The BMI chart for adults 65 and older
Several large studies suggest the BMI range associated with the lowest mortality risk shifts slightly higher in older adults. A 2014 meta-analysis covering more than 200,000 older adults found the lowest risk of death between BMI 23 and 27. For seniors, the underweight and lower-healthy rows of the chart deserve more caution than the overweight rows, largely because of muscle loss, bone density loss and frailty.
Source: Winter, J. E. et al. (2014). BMI and all-cause mortality in older adults: a meta-analysis. The American Journal of Clinical Nutrition, 99(4), 875–890.
Beyond the chart — better measures of body composition
If your position on the chart sits near a category line, a second measurement usually clarifies the picture more than re-reading your BMI.
- BMI calculator — get your exact BMI number and BMI Prime instead of a chart band.
- Body fat percentage — measures actual fat tissue with the US Navy tape method. Best when high or low muscle mass makes BMI mislead.
- Body Roundness Index (BRI) — uses waist circumference and height. A 2024 JAMA study found BRI predicted all-cause mortality more accurately than BMI for many people.
- Reverse BMI calculator — work backwards from a goal BMI to the exact weight you need to reach it.
Frequently asked questions
Find your height in the left column, then read across the row. Each row shows the weight range that falls into each BMI category for that height. The column your weight lands in tells you whether you are underweight, healthy, overweight or obese.
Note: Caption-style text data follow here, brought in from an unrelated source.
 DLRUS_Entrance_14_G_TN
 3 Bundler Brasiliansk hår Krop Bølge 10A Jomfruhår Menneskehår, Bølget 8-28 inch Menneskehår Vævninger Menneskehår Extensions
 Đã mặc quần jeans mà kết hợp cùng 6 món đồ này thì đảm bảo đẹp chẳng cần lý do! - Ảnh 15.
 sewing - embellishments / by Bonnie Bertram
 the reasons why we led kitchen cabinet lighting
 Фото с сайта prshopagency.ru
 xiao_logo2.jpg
Your healthy weight range is the span of weights that put you between BMI 18.5 and 24.9 at your height. For example, a 5 foot 9 inch adult has a healthy range of about 125 to 169 lbs (57 to 77 kg). Use the chart above to find the exact range for your height.
A person who is 5 feet 9 inches tall (175 cm) has a healthy weight range of roughly 125 to 169 lbs (57 to 77 kg), which corresponds to a BMI of 18.5 to 24.9. Above 169 lbs is overweight and above 203 lbs is in the obese range.
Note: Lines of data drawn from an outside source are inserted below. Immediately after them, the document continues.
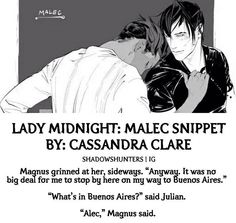 The Dark Artifices Malec snippet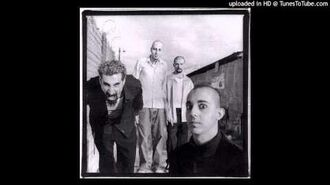 System of a Down - Guilty (demo)
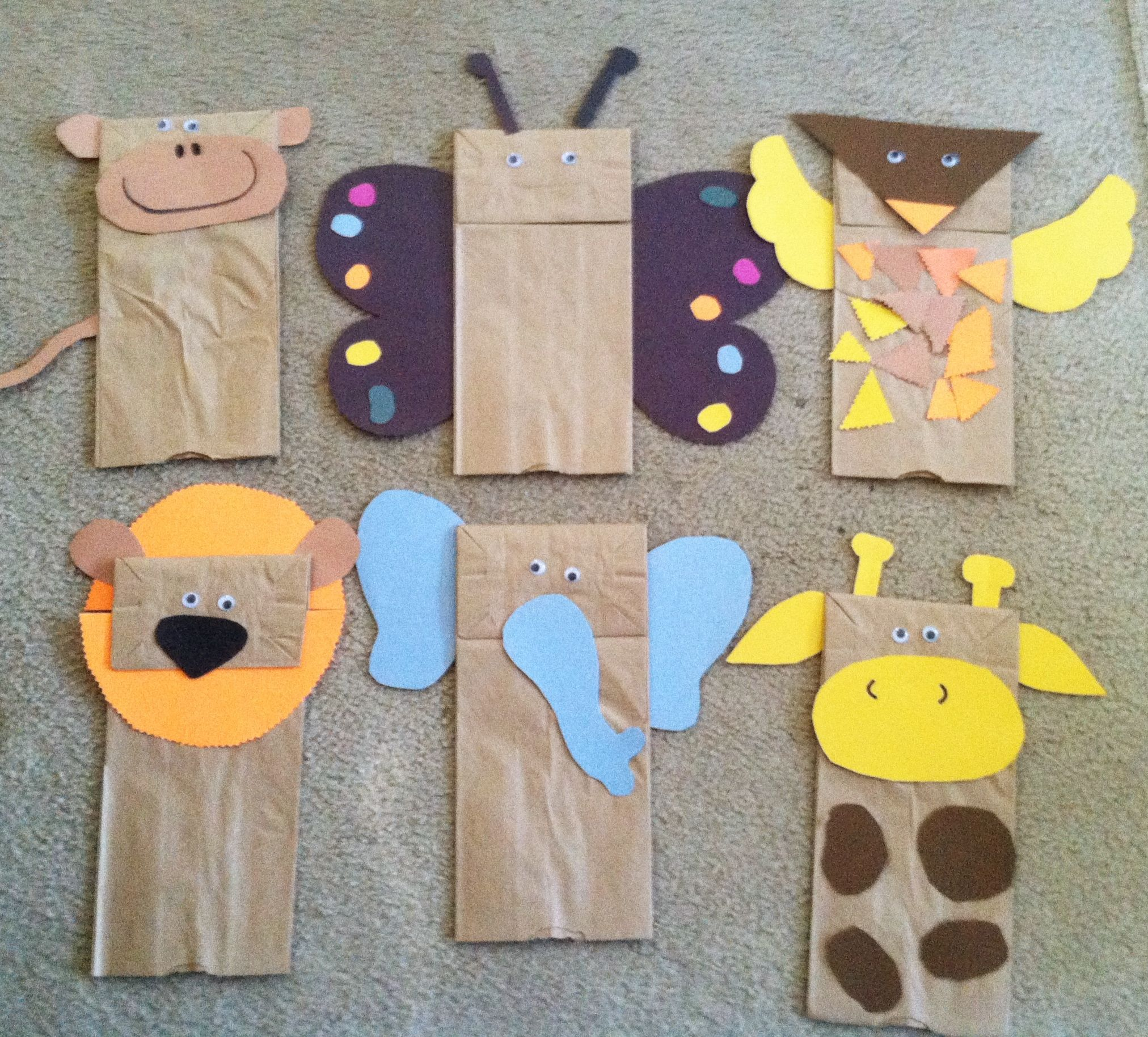 Brown Paper Bag Jungle Animal Puppets W Children S Book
No. The standard BMI chart uses the same height and weight thresholds for both men and women. Women on average carry a higher body fat percentage than men at the same BMI, but the WHO category cutoffs in the chart are identical for both sexes.
Overweight begins at a BMI of 25. On the chart, it is the weight range just above the healthy column for your height. For a 5 foot 6 inch adult, overweight starts around 155 lbs (70 kg) and obese starts around 186 lbs (85 kg).
The chart still applies, but research suggests adults over 65 may have the lowest mortality risk at a slightly higher BMI of 23 to 27. For seniors, the underweight and lower-healthy rows of the chart deserve more caution than the overweight rows because of muscle and bone loss.
The chart is mathematically exact for converting height and weight into a BMI category. Its limitation is BMI itself, which does not distinguish muscle from fat. Very muscular or very lean people may land in a category that does not reflect their actual body composition.
The World Health Organization defines a healthy BMI as 18.5 to 24.9 for adults. Below 18.5 is underweight, 25 to 29.9 is overweight, and 30 and above is obese. These are the cutoffs used throughout the chart on this page.